_WHAT YOU NEED TO DO_
Turn the lines starting with the one containing "Of the items" and going on through the one containing "the point at 333,326, the", both included, into a numbered list with blank lines left out.

—————

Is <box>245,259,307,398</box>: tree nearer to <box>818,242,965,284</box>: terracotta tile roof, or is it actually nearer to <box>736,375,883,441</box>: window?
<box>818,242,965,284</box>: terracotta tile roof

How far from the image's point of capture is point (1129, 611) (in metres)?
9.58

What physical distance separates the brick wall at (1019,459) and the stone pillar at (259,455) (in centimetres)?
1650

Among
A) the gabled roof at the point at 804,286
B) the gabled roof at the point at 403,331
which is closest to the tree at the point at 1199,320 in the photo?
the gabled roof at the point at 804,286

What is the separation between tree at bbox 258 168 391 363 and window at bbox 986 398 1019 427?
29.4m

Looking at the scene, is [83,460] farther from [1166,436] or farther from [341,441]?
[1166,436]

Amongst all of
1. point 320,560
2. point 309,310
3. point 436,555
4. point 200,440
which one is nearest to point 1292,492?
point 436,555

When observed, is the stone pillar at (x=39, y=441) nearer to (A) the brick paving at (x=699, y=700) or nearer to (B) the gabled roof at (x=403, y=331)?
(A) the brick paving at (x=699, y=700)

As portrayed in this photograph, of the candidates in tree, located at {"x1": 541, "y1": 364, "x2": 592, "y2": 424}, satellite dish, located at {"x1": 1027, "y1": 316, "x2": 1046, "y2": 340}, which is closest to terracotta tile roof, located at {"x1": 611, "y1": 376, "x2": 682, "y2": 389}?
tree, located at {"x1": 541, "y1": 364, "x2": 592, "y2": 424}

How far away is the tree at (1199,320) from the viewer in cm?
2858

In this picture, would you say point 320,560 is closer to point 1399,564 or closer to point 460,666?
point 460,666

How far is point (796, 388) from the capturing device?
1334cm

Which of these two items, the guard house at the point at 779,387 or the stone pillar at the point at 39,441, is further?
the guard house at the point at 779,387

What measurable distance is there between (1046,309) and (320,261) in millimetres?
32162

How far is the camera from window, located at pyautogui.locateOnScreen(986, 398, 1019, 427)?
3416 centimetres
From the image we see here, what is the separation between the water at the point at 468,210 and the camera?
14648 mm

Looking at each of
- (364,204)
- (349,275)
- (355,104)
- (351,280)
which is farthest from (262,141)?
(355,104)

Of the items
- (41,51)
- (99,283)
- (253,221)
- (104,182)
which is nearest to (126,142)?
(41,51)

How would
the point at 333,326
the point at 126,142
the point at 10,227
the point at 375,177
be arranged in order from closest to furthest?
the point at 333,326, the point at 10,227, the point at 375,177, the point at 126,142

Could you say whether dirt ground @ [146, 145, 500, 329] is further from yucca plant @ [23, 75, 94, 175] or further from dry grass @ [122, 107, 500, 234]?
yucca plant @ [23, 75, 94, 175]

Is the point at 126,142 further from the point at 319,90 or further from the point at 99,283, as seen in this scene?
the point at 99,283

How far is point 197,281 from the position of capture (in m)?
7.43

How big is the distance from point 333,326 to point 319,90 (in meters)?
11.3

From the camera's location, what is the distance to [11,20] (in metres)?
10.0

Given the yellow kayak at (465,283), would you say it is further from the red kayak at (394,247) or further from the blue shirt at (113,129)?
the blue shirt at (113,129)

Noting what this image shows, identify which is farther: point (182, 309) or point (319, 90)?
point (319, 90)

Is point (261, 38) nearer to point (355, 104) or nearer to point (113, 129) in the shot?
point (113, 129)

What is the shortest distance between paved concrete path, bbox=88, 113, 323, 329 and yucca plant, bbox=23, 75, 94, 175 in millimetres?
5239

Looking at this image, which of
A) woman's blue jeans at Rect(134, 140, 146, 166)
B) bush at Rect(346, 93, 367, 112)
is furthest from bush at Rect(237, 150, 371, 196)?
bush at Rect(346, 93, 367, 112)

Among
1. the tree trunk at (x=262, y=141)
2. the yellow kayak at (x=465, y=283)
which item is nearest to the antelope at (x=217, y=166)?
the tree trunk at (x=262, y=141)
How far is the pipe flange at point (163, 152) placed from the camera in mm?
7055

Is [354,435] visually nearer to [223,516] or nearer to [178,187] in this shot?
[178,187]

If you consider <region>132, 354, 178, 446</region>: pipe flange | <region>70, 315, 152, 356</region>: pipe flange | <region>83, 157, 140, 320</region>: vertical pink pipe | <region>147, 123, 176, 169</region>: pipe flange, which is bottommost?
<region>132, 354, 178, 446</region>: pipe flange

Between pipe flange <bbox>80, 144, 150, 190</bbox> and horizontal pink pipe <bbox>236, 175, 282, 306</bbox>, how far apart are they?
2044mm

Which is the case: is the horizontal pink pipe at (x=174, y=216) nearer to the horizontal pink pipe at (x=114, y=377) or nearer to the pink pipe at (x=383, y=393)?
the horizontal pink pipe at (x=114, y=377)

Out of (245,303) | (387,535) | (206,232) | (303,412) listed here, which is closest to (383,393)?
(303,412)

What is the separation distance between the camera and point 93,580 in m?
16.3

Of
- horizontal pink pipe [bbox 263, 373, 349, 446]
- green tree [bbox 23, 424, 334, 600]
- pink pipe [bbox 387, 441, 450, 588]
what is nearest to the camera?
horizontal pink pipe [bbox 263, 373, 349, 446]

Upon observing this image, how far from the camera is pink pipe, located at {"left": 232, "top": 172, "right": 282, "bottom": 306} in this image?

—————

_TASK SOLUTION_
1. Of the items
2. - (41,51)
3. - (99,283)
4. - (253,221)
5. - (104,182)
6. which is nearest to (126,142)?
7. (41,51)
8. How would
9. the point at 333,326
10. the point at 126,142
11. the point at 10,227
12. the point at 375,177
13. be arranged in order from closest to furthest?
14. the point at 333,326, the point at 10,227, the point at 375,177, the point at 126,142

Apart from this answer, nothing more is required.